In 2024, the pull of account-based strategies will reach a tipping point across both marketing and sales, making account-based experiences (ABX) the default approach for modern B2B. It delivers best customer experiences and bigger deals.
“Yes, leads still matter. But we have to recognize that no business worth winning actually rests on the decision of one lead or individual, no matter how well-qualified. In order to reach scale efficiently, GTM teams must engage the entire buyer groups within an account through an omni-channel approach.”

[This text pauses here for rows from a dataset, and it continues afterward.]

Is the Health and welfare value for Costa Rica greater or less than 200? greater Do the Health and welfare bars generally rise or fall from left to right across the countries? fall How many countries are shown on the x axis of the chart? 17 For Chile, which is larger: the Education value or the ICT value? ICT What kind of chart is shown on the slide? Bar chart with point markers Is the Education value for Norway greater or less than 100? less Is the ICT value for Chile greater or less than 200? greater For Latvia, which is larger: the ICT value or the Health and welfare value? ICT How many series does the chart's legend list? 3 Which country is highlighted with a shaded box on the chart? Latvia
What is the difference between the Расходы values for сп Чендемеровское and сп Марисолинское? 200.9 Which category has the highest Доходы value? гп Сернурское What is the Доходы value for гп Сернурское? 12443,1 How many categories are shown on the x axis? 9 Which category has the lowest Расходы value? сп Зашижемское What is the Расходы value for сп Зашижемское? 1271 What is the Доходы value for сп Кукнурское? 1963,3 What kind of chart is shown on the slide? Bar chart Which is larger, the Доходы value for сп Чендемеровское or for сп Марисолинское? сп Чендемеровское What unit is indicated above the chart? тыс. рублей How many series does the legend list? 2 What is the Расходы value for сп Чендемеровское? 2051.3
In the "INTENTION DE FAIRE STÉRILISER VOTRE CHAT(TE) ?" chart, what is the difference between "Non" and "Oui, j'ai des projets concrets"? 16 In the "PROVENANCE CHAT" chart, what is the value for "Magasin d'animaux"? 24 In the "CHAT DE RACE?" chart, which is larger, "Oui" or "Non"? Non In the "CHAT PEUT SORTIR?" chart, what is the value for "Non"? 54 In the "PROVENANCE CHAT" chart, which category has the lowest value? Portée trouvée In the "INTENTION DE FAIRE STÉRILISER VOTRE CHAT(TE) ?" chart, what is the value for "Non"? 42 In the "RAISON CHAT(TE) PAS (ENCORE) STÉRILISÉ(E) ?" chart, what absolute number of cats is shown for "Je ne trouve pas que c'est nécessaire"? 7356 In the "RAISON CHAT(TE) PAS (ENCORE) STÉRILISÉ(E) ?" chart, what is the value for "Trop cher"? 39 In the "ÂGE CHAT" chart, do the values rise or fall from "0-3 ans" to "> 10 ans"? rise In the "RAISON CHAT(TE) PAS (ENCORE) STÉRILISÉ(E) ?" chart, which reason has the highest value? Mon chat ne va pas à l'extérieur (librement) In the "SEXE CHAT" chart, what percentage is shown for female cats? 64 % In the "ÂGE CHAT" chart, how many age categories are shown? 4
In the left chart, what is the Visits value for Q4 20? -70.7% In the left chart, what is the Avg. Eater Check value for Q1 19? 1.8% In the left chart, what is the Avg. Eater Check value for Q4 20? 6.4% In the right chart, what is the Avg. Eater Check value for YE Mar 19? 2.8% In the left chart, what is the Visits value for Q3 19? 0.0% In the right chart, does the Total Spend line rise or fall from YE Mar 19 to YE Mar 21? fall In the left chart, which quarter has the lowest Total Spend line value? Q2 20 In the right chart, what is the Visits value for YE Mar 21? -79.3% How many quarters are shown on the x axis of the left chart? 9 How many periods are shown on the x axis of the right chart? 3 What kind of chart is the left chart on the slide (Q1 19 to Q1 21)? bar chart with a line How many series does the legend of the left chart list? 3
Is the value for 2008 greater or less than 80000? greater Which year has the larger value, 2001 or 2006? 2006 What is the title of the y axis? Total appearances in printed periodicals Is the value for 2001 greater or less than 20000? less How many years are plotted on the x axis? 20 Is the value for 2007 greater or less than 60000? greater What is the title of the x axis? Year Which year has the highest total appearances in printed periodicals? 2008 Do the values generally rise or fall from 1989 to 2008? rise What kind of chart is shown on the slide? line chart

The proof will be in the budgets. As ABX gains momentum, you’ll quickly see the bulk of marketing technology spend shift away from the “how” — marketing automation platforms — and toward the “what” of targeting, qualifying, and winning accounts.
And because account journeys happen anywhere people convene, ABX tech will continue to expand, folding in advertising, email, chat, and more, all while integrating with core sales engagement functionality.
Oh, about sales. This shift also means that sales will need to evolve toward the same account-based path in lockstep with marketing.
Although sales departments are typically a few years behind transformative shifts, we’re finally seeing greater demand for actionable signals and prioritization of where to spend their time. At ZoomInfo, we’ve turned this into a feature: Aircover, which lets sales account owners directly request advertising campaigns aimed specifically at high-value accounts they want to engage.
Want to get ahead of the curve now? Kick off your 2024 planning by aligning the entire GTM operation around marketing qualified accounts (MQAs), and pull together the plans that will help you land them. Your shareholders and employees will thank you later.